_Your task_
Extract each line of the records below that contains the string "stain". Case counts, so match uppercase and lowercase letters as given.

_Material_
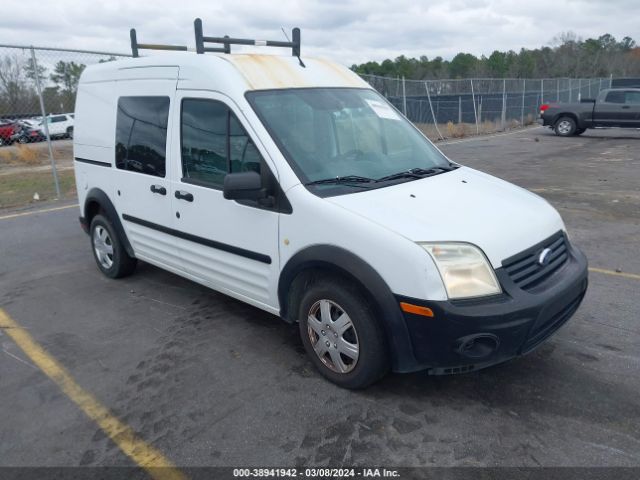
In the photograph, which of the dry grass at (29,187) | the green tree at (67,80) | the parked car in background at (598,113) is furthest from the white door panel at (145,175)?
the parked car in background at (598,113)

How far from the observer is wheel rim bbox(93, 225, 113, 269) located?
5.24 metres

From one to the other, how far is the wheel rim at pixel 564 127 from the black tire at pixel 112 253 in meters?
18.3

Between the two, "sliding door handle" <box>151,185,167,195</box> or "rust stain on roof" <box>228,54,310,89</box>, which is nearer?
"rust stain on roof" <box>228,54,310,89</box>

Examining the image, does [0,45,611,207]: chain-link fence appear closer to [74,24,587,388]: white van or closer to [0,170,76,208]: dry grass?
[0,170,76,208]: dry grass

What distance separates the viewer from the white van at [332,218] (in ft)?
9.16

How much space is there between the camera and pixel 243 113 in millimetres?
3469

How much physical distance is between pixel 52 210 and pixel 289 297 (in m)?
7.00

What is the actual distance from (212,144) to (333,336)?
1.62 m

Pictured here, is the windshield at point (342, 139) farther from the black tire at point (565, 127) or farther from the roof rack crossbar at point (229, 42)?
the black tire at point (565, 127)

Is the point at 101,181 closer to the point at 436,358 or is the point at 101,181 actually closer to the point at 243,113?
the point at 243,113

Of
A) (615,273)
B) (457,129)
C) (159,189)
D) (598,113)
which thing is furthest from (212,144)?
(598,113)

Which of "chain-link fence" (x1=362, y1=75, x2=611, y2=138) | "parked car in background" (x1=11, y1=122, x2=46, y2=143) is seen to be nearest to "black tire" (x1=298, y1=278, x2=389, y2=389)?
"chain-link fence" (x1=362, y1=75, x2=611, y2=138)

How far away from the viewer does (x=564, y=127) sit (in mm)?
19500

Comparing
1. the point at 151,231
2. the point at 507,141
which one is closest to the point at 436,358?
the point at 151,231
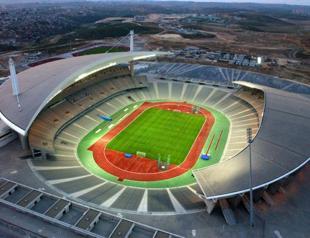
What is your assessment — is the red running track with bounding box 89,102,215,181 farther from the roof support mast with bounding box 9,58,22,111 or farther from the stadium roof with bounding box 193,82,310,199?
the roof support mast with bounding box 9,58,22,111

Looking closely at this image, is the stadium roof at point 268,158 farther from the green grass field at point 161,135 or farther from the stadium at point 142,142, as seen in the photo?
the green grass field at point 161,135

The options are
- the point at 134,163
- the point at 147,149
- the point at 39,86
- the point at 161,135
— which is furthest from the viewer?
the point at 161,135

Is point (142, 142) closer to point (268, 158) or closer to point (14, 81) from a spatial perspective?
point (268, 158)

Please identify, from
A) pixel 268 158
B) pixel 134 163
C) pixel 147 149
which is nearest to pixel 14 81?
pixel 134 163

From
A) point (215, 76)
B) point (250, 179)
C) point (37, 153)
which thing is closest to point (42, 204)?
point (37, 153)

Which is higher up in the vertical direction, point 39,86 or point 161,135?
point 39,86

==

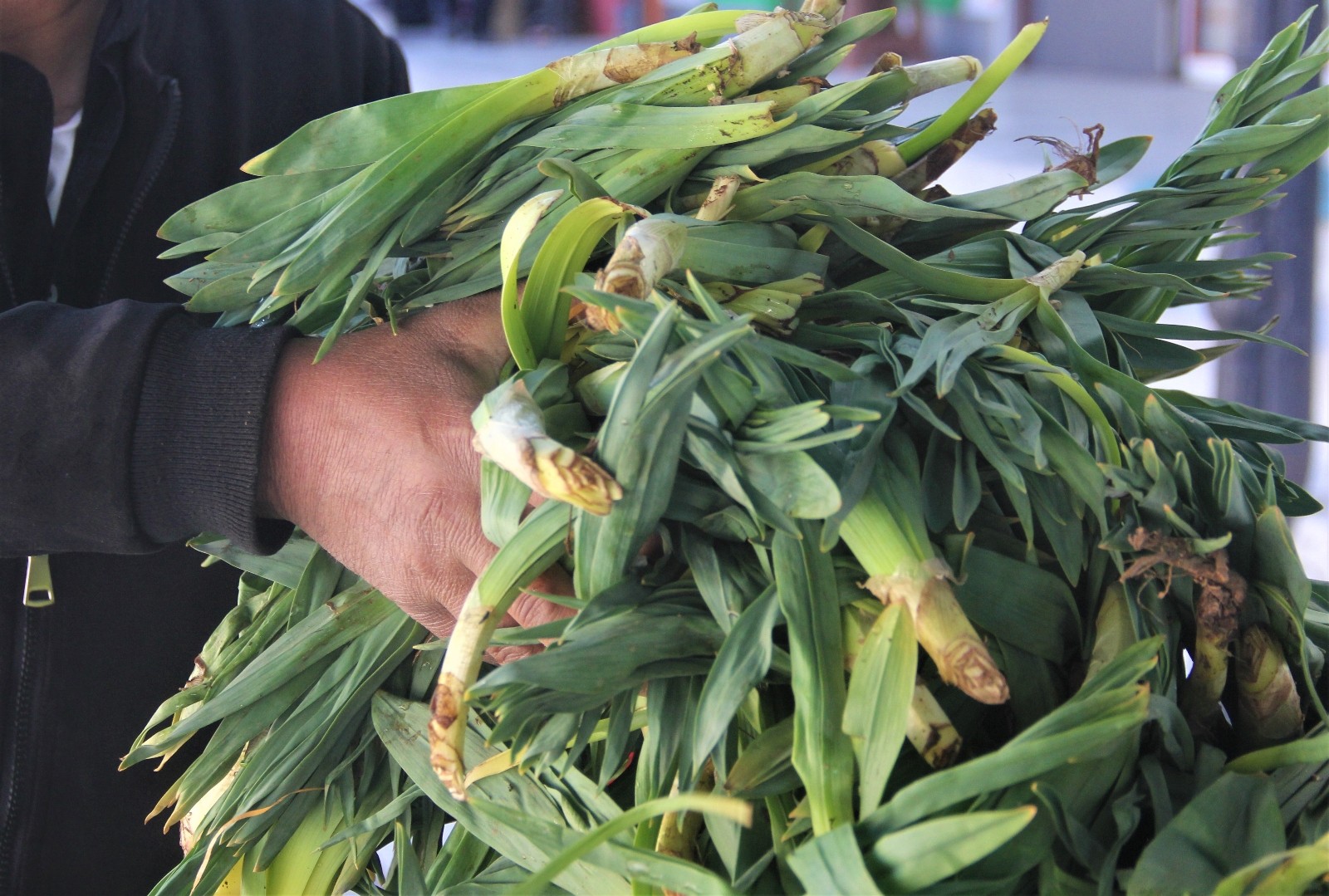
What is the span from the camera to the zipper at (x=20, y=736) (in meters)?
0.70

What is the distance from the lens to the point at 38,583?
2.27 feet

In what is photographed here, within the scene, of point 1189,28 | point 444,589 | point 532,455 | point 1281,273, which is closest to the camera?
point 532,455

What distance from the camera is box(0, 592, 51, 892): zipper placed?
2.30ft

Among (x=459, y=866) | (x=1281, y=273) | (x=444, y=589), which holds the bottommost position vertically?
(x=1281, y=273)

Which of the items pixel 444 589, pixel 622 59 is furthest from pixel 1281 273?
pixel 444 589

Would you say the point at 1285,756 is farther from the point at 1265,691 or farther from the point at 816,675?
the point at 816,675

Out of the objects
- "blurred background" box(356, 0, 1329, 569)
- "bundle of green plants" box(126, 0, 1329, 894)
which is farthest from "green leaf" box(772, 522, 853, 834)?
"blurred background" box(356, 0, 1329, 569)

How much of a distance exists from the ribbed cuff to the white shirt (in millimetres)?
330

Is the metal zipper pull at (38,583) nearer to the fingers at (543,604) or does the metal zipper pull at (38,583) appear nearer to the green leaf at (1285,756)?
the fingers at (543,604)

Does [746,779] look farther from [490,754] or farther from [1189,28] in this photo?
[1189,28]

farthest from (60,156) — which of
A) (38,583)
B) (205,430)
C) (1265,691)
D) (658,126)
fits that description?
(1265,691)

==

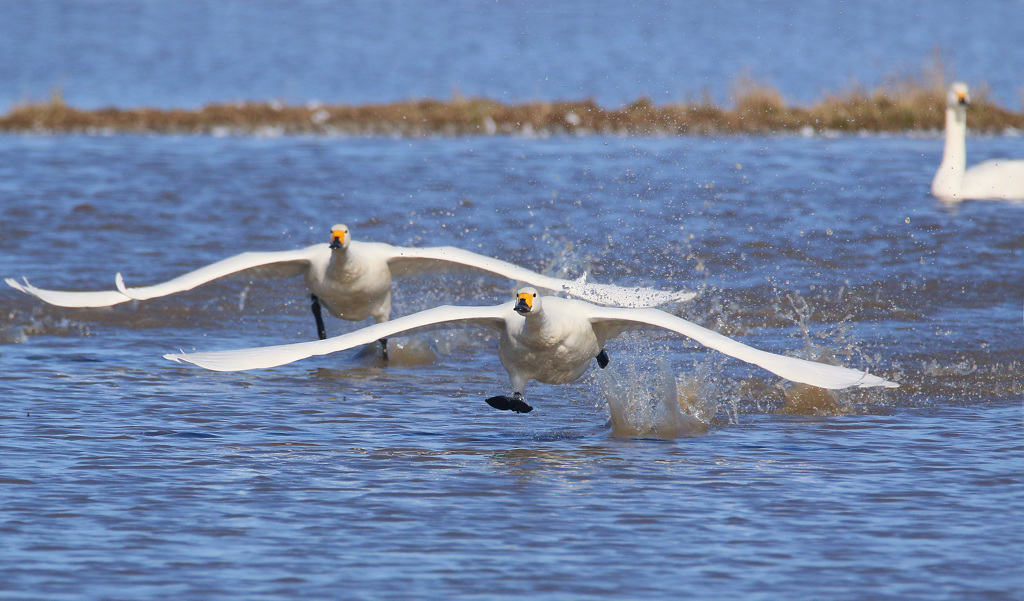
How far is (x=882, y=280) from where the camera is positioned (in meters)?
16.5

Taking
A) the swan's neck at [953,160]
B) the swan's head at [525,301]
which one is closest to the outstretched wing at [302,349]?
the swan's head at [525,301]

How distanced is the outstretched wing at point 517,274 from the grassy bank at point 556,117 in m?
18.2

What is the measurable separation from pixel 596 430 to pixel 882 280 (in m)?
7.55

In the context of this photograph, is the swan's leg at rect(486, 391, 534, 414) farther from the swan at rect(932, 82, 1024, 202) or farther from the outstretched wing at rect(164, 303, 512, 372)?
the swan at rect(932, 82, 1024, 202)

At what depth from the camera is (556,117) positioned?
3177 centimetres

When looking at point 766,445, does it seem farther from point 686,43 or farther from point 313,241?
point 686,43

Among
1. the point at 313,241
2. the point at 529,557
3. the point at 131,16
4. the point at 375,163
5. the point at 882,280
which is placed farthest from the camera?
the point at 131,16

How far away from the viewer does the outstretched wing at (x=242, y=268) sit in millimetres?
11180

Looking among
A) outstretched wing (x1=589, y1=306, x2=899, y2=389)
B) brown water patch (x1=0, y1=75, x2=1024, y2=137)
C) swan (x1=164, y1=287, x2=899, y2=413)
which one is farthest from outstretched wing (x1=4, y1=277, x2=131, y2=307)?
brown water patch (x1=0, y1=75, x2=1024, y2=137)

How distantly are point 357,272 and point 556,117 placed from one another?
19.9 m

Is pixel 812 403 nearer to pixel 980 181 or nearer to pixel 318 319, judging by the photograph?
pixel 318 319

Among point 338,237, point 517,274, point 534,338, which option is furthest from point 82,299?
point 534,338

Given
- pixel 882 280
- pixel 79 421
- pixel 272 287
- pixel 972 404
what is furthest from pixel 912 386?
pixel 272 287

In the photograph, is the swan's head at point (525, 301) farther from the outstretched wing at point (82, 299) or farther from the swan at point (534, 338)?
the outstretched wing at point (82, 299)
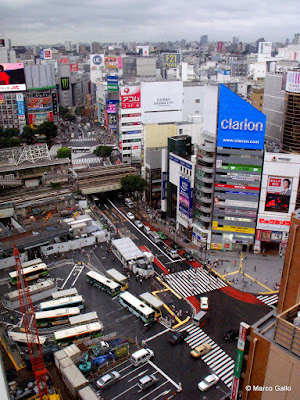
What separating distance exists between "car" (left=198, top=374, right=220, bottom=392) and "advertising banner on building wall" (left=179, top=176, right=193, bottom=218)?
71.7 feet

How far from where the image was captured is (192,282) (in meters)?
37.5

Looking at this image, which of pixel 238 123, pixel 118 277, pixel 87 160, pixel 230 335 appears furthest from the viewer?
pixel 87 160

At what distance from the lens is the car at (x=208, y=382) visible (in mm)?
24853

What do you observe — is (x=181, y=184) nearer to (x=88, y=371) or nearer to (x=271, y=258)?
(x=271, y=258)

_Task output_
Between the two, "sliding door handle" <box>151,185,167,195</box> or "rust stain on roof" <box>228,54,310,89</box>, which is nearer?
"rust stain on roof" <box>228,54,310,89</box>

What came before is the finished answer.